Women Get On Board Inc. (WGOB) is a member-based company that connects, promotes and empowers women on corporate boards. This is the third WGOB member showcase on #BoardDiversityMatters – Agents of Change, our new series that profiles our WGOB members who are taking exemplary actions to champion board diversity.

When Lori-Ann Beausoleil began working with corporate boards as a consultant and a corporate director, she did not see any board members who looked like her. But she wasn’t discouraged. She saw this as an opportunity.

“I had a job to do,” she says. “I had to show that I could bring a different perspective to the boardroom based on a combination of my lived experience, business acumen, financial and risk competency, tenacity and passion. I have an opportunity to change the narrative around diversity.

“I want to show that having a Black woman on a board is advantageous not because of her gender and race, but because she is the best candidate to help drive the strategic direction of an organization. The different perspective of a business leader with a different lived experience can change the conversation around the boardroom table. And that change in conversation is what excites me about the changes we are seeing in the boardroom.”

Lori has been working with boards since she began her career at PwC 36 years ago as a consultant for real estate, retail and manufacturing clients working on compliance, risk, governance and internal audit mandates. She was a diverse leader at PwC as one of the first Black female partners. In her various leadership roles at PwC, she says she was fortunate to work with great clients who exposed her to complex business issues, allowing her to grow and diversify her knowledge and skillset. Over the years, she had the opportunity to spend time in front of regulators, work in a variety of cultures and countries, and develop a strong background in risk management.

That breadth and diversity of experience and her FCPA make Lori an ideal board candidate today and she brings her wealth of knowledge to the boardrooms of Brookfield Income Trust Inc., Metro Inc., Canadian Apartment Properties REIT, Slate Office Properties REIT, and NEO Exchange.

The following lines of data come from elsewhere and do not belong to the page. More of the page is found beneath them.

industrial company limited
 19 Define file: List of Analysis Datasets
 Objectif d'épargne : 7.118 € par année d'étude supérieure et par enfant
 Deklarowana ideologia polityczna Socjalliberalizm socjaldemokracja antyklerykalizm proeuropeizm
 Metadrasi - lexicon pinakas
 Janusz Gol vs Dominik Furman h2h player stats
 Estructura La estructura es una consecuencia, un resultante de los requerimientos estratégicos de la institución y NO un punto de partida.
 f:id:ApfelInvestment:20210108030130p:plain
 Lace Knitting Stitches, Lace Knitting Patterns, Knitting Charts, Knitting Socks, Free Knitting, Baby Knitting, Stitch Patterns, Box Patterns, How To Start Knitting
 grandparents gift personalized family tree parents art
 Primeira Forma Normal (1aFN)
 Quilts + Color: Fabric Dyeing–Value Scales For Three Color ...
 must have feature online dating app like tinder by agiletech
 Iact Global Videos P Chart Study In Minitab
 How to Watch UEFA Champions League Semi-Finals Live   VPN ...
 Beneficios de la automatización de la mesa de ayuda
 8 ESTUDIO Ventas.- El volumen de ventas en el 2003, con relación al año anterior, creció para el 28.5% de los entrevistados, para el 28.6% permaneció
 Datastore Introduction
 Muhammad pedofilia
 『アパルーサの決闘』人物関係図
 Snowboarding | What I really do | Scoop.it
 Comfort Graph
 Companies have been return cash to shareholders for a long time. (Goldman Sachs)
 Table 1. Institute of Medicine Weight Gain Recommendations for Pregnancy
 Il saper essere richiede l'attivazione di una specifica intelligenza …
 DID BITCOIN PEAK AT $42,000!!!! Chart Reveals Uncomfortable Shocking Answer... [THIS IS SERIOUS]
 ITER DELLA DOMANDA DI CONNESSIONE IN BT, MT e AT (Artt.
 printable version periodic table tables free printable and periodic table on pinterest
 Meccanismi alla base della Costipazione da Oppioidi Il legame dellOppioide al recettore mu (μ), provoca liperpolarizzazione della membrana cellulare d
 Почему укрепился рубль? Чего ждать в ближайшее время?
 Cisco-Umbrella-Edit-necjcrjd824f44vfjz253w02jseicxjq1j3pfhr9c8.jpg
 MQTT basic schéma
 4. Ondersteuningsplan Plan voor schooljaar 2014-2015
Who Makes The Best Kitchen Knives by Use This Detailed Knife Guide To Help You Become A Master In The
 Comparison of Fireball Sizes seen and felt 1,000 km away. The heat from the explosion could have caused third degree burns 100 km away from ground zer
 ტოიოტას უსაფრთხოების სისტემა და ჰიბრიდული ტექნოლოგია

Over the past few years, Lori has seen significant strides to improving diversity in the boardroom, but she wants to help accelerate that change. That’s why she joined the inaugural WGOB Mentorship Program Regional Advisory Council, where she offers her expertise and perspective to strengthen the company’s mission of getting more women on corporate boards.

She has also been working on an exciting new project—the Board Diversity Network (BDN). The organization, which will launch in the fall, is dedicated to enabling racially diverse executives to pursue board careers. Her goal with BDN is to help racially diverse leaders meet, network and learn from one another while discovering how to navigate the boardroom through education, interview preparation and connecting with board chairs and committee chairs.

“It is a network that’s all about helping one another succeed,” says Lori. “You can’t do this alone. I learned that in my career.”

Lori’s vision extends to the next generation, too. As a next step, she imagines an additional program for younger women and racially diverse professionals to help them prepare for future board opportunities or to simply understand how boards work to help them in their career journey.

Her goal? A future in which this diversity conversation is no longer necessary—because boardrooms everywhere are already filled with professionals from all genders, cultures, and backgrounds.

The bottom line? The tide is turning for board diversity.

And Lori wants to help candidates succeed—every step of the way.